### THE TASKS:
(1) For the ANSYS award notice below, say whether each statement agrees with it, answering yes or no and quoting the exact words that decide it: (a) the Performance Measurement Period runs from January 1, 2017 to December 31, 2019; (b) the number of Restricted Stock Units credited can never fall below the Target Award; (c) a participant whose employment ends before the Performance Measurement Period concludes keeps a prorated part of the Award.
(2) Write what comes next in the ANSYS award notice below, starting after its last line.

### SELECTED PASSAGE:
-- BEGIN --

EX-10.2 3 anssexhibit102-20170331.htm FORM OF PERFORMANCE-BASED RESTRICTED STOCK UNIT AGREEMENT UNDER LTIP Exhibit


EXHIBIT 10.2

AWARD NOTICE
UNDER THE ANSYS, INC.

THIRD AMENDED AND RESTATED LONG-TERM INCENTIVE PLAN
Name of Participant:             
Target Award:                 
Grant Date of Target Award:         March 5, 2017
Performance Measurement Period:     January 1, 2017 to December 31, 2019

Pursuant to the ANSYS, Inc. Third Amended and Restated Long-Term Incentive Plan (the “Plan”), ANSYS, Inc. (the “Company”) has selected the Participant named above to be awarded the Target Award specified above, subject to the terms and conditions of the Plan and this Award Notice. Capitalized terms used but not defined in this Award Notice shall have the meaning given such terms in the Plan. A copy of the Plan is attached hereto as Exhibit A.
1.    Acceptance of Award. The total number of Restricted Stock Units that may be credited to the Participant (if any) shall be determined by the Company’s performance for the three Performance Sub Periods within the Performance Measurement Period specified above, as set forth in Section 4(b) of the Plan. The actual number of Restricted Stock Units that may be credited could be up to 150% of such Target Award and could also be lower than the Target Award and could be zero.
2.    Termination of Employment. Subject to Section 3 below, if at any time prior to the conclusion of the Performance Measurement Period, the Participant’s employment with the Company terminates for any reason, the Participant shall automatically forfeit the right to receive any portion of the Award.
3.    Change in Control. Upon a Change in Control, the Award shall be treated as specified in Section 6 of the Plan.
4.    Issuance of Shares.

-- END --

### PROVIDED MATERIAL:
-- BEGIN --

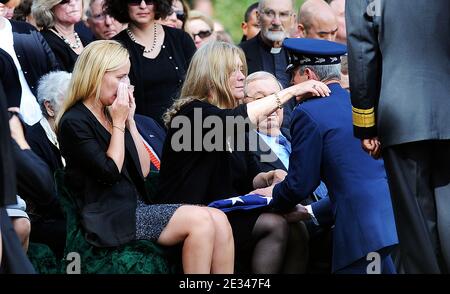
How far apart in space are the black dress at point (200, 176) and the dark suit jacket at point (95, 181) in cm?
43

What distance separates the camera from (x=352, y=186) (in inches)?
269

-- END --

### ANSWERS FOR THE EXERCISE:
(1)
(a) Yes: "January 1, 2017 to December 31, 2019"
(b) No: "could also be lower than the Target Award and could be zero"
(c) No: "the Participant shall automatically forfeit the right to receive any portion of the Award"

(2)
(a)    Each Restricted Stock Unit relates to one share of the Company’s Stock. Shares of Stock (if any) shall be issued and delivered to the Participant in accordance with the terms of this Award Notice and of the Plan upon compliance to the satisfaction of the Committee with all requirements under applicable laws or regulations in connection with such issuance and with the requirements hereof and of the Plan. The determination of the Committee as to such compliance shall be final and binding on the Participant.
(b)    Until such time as shares of Stock are issued to the Participant pursuant to the terms hereof and of the Plan, the Participant shall have no rights as a stockholder with respect to any shares of Stock underlying the Restricted Stock Units, including but not limited to any voting rights.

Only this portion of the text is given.